--- WHAT YOU SHOULD DO ---
Please copy out, word for word, the part of the entries below that opens with the line containing "How great a" and runs through the end of the entries, including both of those lines.

(Excerpt from a dataset)
- - - - -

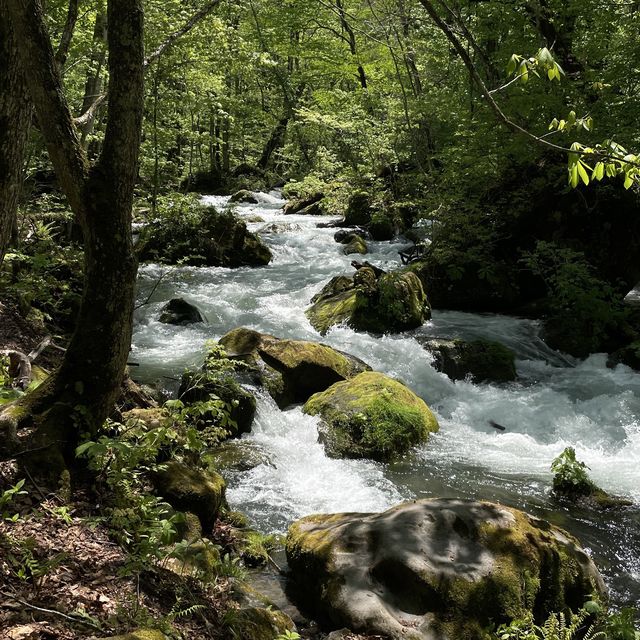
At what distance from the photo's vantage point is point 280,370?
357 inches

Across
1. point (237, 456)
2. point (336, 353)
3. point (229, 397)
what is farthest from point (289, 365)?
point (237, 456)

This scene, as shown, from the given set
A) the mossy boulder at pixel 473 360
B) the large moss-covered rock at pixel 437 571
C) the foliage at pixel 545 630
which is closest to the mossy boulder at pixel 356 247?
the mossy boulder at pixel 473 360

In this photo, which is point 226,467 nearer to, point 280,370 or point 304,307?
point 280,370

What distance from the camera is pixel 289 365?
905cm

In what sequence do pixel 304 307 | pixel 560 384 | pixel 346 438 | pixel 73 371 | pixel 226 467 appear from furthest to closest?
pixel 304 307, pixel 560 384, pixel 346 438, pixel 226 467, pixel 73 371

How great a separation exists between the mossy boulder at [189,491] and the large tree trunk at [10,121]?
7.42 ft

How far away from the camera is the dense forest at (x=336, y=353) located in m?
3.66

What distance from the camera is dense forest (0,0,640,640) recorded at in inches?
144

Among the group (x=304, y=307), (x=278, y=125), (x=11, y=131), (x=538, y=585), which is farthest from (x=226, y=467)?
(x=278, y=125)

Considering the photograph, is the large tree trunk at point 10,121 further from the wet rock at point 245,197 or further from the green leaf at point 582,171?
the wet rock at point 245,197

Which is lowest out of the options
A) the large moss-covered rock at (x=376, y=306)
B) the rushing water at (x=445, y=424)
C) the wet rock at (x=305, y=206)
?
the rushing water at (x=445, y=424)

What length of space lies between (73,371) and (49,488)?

- - - - -

--- SOLVED PROBLEM ---
How great a separation exists between the mossy boulder at [189,491] and the large tree trunk at [10,121]?
7.42 ft

How far away from the camera is the dense forest at (x=336, y=353) located in m?
3.66

What distance from the camera is dense forest (0,0,640,640) recorded at in inches?
144

Among the group (x=304, y=307), (x=278, y=125), (x=11, y=131), (x=538, y=585), which is farthest from (x=226, y=467)?
(x=278, y=125)

Considering the photograph, is the large tree trunk at point 10,121 further from the wet rock at point 245,197 or further from the green leaf at point 582,171?
the wet rock at point 245,197

Which is lowest out of the options
A) the large moss-covered rock at (x=376, y=306)
B) the rushing water at (x=445, y=424)
C) the wet rock at (x=305, y=206)
?
the rushing water at (x=445, y=424)

What length of space lies between (73,371) and (49,488)?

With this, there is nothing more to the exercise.